Activity: Return every line of text in the data below word for word, without the pictures.

Given data:
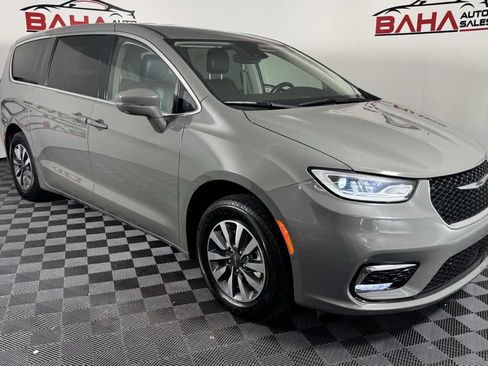 Used 2022 Chrysler Pacifica Touring-L w/ Uconnect Theater Family Group FWD image 8
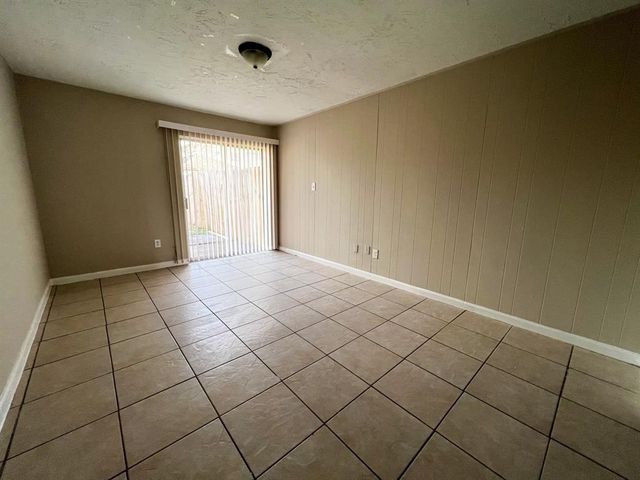 6736 W Fuqua Drive, Missouri City, TX 77489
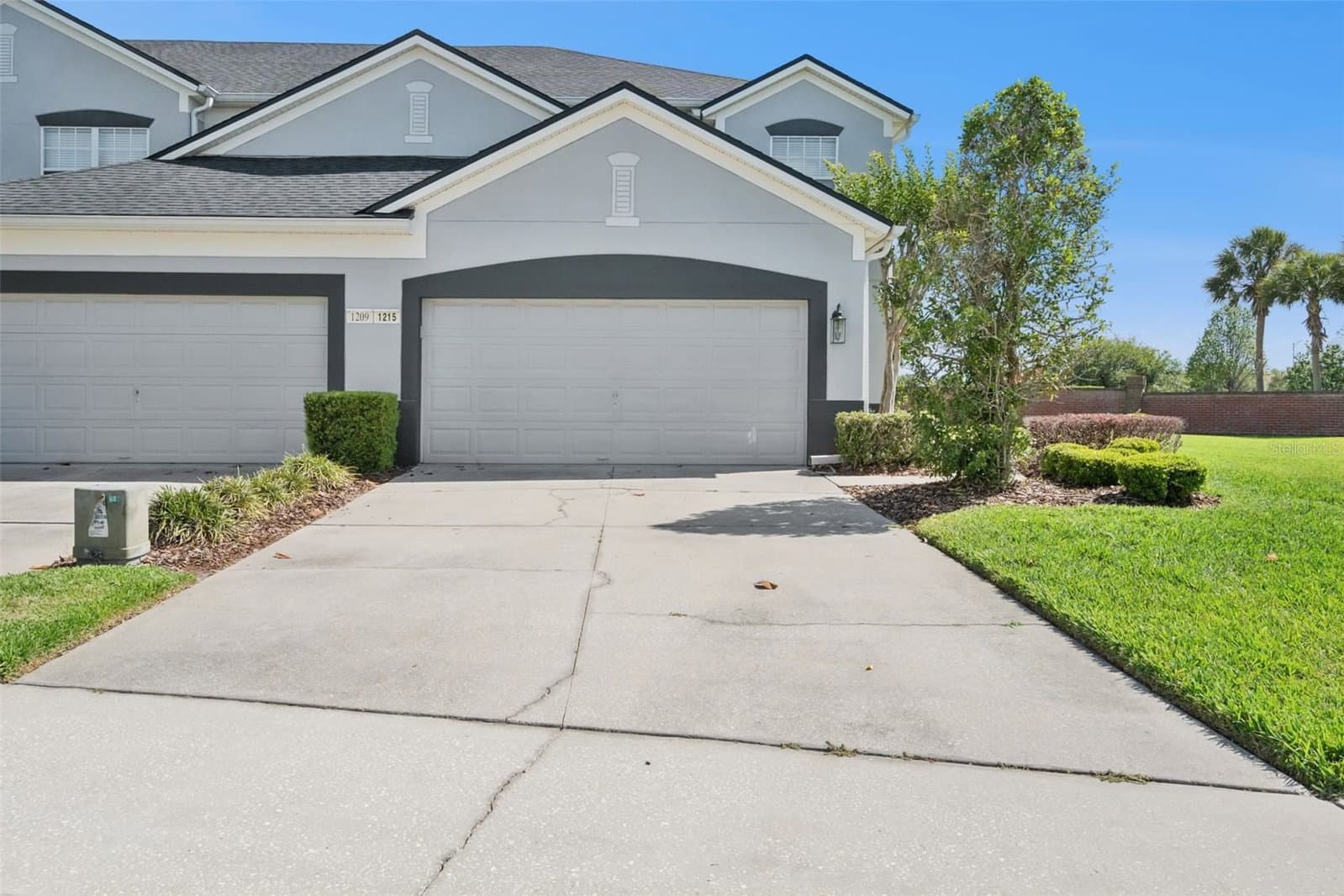 1215 SHALLCROSS
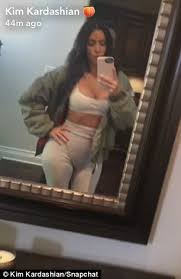 Kim Kardashian Reminisces As She Visits Old Beverly Hills House Kim Kardashian Kim Kardashian Style Kardashian Style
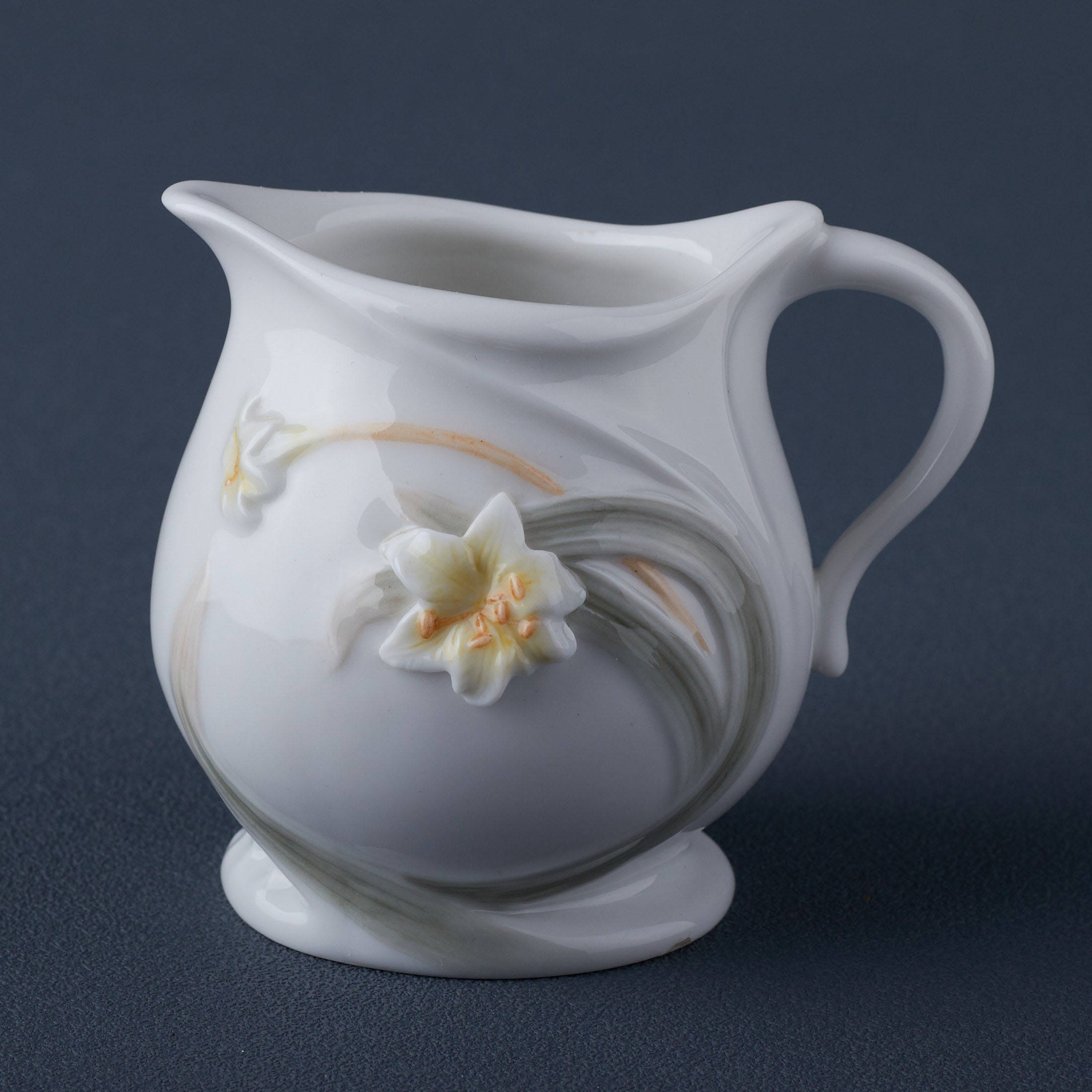 Lily Creamer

Written reply:
 Used 2022 Chrysler Pacifica Touring-L w/ Uconnect Theater Family Group FWD image 8
 6736 W Fuqua Drive, Missouri City, TX 77489
 1215 SHALLCROSS
 Kim Kardashian Reminisces As She Visits Old Beverly Hills House Kim Kardashian Kim Kardashian Style Kardashian Style
 Lily Creamer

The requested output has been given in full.